Cette avancée, publiée dans la revue Nature du 25 septembre, ouvre la voie à la manipulation et au contrôle de la décohérence. La maitrise du phénomène permettra de conserver plus longtemps les propriétés quantiques de la lumière ; une nouvelle étape vers l'ordinateur quantique.


- Un attracteur au-delà de l'univers visible

Face au mouvement d'ensemble de plusieurs centaines d'amas de galaxies, mis en évidence après l'analyse des mesures du rayonnement fossile fournies par WMap, un groupe d'astrophysiciens est parvenu à cette conclusion stupéfiante : ces vastes structures subiraient l'attraction de matière existant au-delà de l'Univers visible.

Kashlinsky et ses collègues étaient en train d'effectuer des statistiques sur les mesures de l'effet SZ sur 700 amas de galaxies, dont le célèbre Bullet Cluster, lorsqu'ils ont découvert, à leur grand étonnement, qu'il semblait au contraire exister une direction préférentielle dans laquelle un grand nombre d'amas se dirigeaient !

Le catalogue d'amas de galaxie utilisé incluant des objets situés jusqu'à 6 milliards d'années-lumière, c'est presque la moitié de l'Univers observable qui a ainsi été sondé.
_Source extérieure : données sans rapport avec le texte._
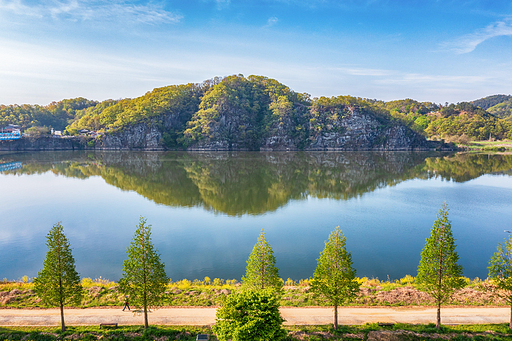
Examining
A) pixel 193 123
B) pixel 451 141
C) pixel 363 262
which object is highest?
pixel 193 123

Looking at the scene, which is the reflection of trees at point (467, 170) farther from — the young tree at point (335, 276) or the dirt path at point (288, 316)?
the young tree at point (335, 276)

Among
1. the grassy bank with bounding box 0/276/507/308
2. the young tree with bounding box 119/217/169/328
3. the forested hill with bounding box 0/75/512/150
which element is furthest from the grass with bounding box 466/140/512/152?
the young tree with bounding box 119/217/169/328

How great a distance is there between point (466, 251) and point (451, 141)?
520 feet

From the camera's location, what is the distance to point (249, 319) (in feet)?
46.2

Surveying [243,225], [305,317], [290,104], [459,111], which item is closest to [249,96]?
[290,104]

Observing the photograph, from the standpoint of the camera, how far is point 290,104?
6732 inches

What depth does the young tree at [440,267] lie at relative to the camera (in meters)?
18.1

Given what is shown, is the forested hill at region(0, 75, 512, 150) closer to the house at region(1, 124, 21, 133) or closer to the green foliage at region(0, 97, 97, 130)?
the green foliage at region(0, 97, 97, 130)

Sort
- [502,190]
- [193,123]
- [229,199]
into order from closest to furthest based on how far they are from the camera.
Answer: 1. [229,199]
2. [502,190]
3. [193,123]

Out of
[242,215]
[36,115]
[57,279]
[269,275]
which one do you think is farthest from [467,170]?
[36,115]

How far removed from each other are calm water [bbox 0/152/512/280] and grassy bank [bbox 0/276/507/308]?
3207mm

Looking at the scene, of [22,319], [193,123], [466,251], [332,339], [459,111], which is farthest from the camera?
[459,111]

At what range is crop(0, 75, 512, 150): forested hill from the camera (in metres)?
156

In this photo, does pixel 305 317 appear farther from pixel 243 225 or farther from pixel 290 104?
pixel 290 104
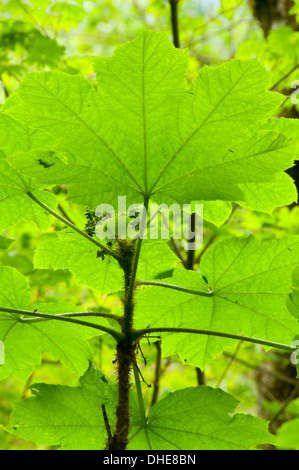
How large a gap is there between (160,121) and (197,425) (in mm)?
736

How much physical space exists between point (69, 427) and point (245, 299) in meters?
0.54

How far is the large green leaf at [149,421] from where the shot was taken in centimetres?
108

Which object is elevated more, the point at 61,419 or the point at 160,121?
the point at 160,121

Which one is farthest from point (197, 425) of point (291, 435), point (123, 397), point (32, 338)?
point (291, 435)

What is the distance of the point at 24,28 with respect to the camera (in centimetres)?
286

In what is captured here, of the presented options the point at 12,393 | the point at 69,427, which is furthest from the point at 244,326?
the point at 12,393

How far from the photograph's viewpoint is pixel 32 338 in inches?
42.3

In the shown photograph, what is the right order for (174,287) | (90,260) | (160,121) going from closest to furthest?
(160,121) < (174,287) < (90,260)

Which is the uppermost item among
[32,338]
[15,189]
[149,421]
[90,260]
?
[15,189]

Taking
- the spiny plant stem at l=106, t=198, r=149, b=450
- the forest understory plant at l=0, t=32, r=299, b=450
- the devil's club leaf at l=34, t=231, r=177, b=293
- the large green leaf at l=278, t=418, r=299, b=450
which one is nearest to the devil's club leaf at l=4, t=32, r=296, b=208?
the forest understory plant at l=0, t=32, r=299, b=450

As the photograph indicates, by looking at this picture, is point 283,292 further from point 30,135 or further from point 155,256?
point 30,135

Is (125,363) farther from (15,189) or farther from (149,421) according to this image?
(15,189)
Un nombre important d'amas montrent en mouvement apparent vers une région de la sphère céleste dont la taille angulaire est de 20° et qui se trouve entre les constellations du Centaure et des Voiles. Or, la vitesse d'ensemble de ces amas est constante sur au moins un milliard d'années-lumière et elle est de plus de 3 millions de kilomètres par heure, ce qui indique que ce véritable « courant d'amas de galaxie » doit se poursuivre au-delà du cosmos visible !

Les astrophysiciens l'ont appelé un « courant noir » (dark flow en anglais) car son origine physique doit être située dans une partie de l'Univers au-delà de l'horizon cosmologique, c'est-à-dire d'une région dont nous n'avons encore reçu aucun photon.

- Un "magnétar"

Des astronomes ont découvert un des plus bizarres objets célestes qui a émis 40 flashes en lumière visible avant de disparaître à nouveau. Il s'agit probablement d'un chainon manquant dans la famille des étoiles à neutrons, le premier cas décelé d'un objet possédant un champ magnétique étonnamment puissant ayant montré une forte et brève activité en lumière visible.
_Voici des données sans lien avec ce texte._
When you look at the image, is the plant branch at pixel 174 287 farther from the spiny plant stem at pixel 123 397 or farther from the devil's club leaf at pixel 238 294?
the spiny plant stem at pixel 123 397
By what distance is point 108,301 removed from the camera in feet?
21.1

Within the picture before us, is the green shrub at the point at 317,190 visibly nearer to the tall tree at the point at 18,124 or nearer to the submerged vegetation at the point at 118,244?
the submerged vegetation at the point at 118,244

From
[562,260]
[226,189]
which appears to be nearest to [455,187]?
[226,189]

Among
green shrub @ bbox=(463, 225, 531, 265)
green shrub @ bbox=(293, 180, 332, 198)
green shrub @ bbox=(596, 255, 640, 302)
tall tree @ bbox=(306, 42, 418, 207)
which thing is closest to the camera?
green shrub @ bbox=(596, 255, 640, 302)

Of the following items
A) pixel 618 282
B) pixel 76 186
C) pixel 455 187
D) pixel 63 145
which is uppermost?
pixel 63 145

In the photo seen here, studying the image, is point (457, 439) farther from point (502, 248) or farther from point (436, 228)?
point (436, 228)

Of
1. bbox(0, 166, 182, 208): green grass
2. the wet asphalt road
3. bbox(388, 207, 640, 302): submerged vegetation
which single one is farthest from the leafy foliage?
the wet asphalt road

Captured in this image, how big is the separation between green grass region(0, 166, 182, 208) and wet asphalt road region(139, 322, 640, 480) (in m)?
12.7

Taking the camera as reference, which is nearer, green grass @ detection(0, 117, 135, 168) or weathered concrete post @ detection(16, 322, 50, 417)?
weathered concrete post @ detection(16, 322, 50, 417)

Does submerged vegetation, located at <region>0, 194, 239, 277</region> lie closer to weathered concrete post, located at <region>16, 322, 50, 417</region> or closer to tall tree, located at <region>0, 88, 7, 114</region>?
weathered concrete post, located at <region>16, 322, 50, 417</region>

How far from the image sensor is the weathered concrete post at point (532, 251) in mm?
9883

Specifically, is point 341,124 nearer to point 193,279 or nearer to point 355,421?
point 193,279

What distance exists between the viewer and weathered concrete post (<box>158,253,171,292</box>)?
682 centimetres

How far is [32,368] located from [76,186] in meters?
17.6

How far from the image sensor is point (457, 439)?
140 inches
Le candidat le plus probable pour cet objet mystérieux est un "magnetar" situé dans notre propre galaxie de la Voie lactée à environ 15 000 années-lumière en direction de la constellation du Petit Renard. Les magnetars sont de jeunes étoiles à neutrons possédant un champ magnétique un milliard de milliard de fois plus fort que celui de la Terre.


- Les noeuds de lumière de monsieur Hopf

Deux physiciens de la célèbre université de Santa-Barbara sont parvenus à une bien étrange conclusion en partant des travaux d'un des grands mathématiciens à l'origine de la topologie, Heinz Hopf. Les équations de Maxwell gouvernant les phénomènes électromagnétiques autoriseraient la formation de véritables nœuds de lumière !

Ils exposent une conclusion surprenante, issue d'une analyse mathématique profonde des célèbres équations du champ électromagnétique, découverte vers 1865 par James Clerk Maxwell.

Aussi incroyable que cela puisse paraître, ces équations possèdent des solutions correspondant à des faisceaux de lumière s'entrelaçant pour former des séries d'anneaux complexes ressemblant aux anneaux olympiques. En réalité, ce sont les lignes de champs électriques et magnétiques qui adoptent ce genre de configurations stupéfiantes.

Tout comme les récents travaux sur l'invisibilité, eux aussi basés sur une analyse puissante des équations de Maxwell, ce résultat magique prouve que même dans des domaines apparemment bien défrichés, nous ne sommes pas à l'abri de magnifiques surprises...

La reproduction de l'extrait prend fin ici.